## Objectif
Dans l'extrait ci-dessous consacré aux citations sur la photographie, à qui est attribuée la phrase « La photographie ne reproduit pas le visible, elle rend visible » ?

## Extrait du document
Juste après une dédicace pudique à ses parents et ses enfants, Sarah Mostrel nous livre 3 citations au sujet de cet Art majuscule qu’est la Photo:
Je suis toujours en train de prendre des photos mentalement, pour pratiquer. Minor White
L·appareil photo est un outil qui enseigne aux gens à voir sans appareil photo.
Dorothea Lange
La photographie ne reproduit pas le visible, elle rend visible. Richard Avedon
En guise d’avant-propos
Analogie d’un re(é)flex(e)

## Questions sur des scènes photographiées
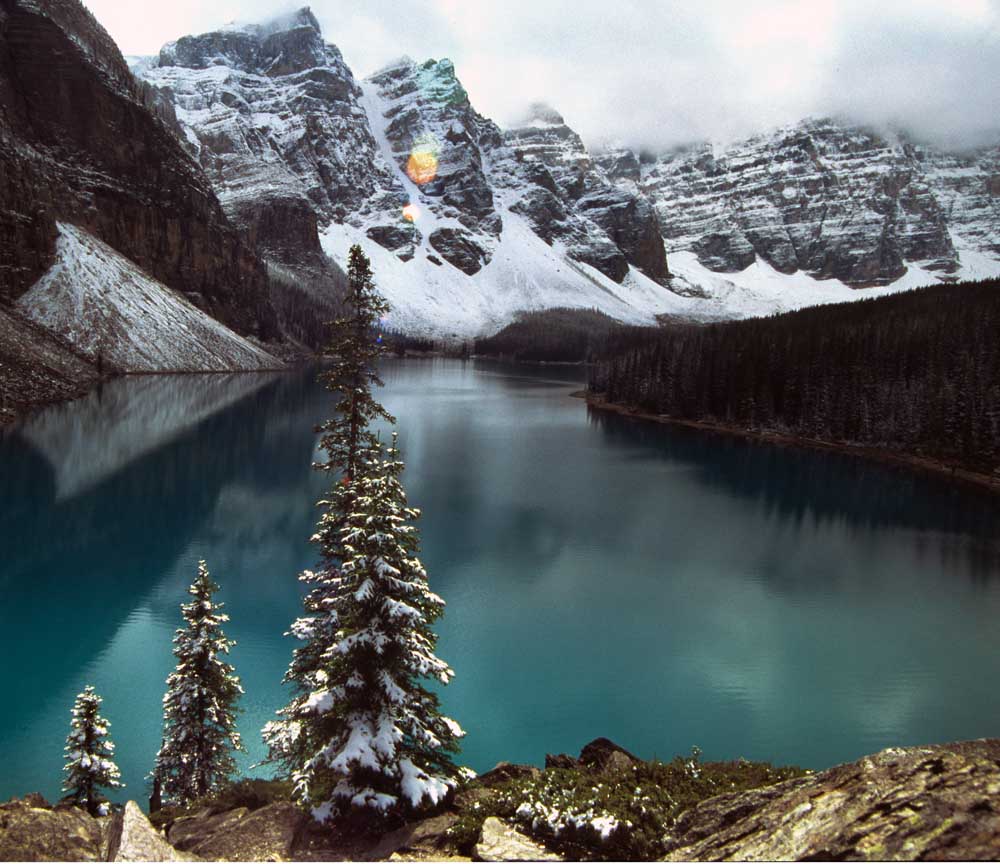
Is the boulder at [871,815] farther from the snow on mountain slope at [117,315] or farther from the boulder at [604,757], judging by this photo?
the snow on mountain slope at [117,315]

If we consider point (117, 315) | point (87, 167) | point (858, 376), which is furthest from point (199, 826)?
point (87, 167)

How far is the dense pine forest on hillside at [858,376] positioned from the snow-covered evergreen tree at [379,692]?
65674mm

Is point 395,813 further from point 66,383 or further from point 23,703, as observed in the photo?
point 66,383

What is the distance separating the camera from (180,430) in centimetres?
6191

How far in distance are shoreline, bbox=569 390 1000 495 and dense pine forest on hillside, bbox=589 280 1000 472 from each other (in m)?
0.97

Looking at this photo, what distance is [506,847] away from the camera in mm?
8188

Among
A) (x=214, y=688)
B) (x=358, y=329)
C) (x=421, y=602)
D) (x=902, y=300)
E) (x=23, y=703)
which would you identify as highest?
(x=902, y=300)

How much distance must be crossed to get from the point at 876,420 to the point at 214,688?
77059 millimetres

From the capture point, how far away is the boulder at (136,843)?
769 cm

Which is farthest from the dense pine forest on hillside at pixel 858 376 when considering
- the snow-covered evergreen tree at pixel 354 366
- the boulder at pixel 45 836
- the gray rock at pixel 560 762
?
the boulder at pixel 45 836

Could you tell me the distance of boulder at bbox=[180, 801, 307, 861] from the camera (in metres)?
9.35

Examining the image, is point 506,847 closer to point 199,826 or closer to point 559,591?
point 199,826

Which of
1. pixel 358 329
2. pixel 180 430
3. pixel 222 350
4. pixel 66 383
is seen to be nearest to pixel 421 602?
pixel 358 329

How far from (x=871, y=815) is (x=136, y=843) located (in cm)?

## Réponse attendue
À Richard Avedon.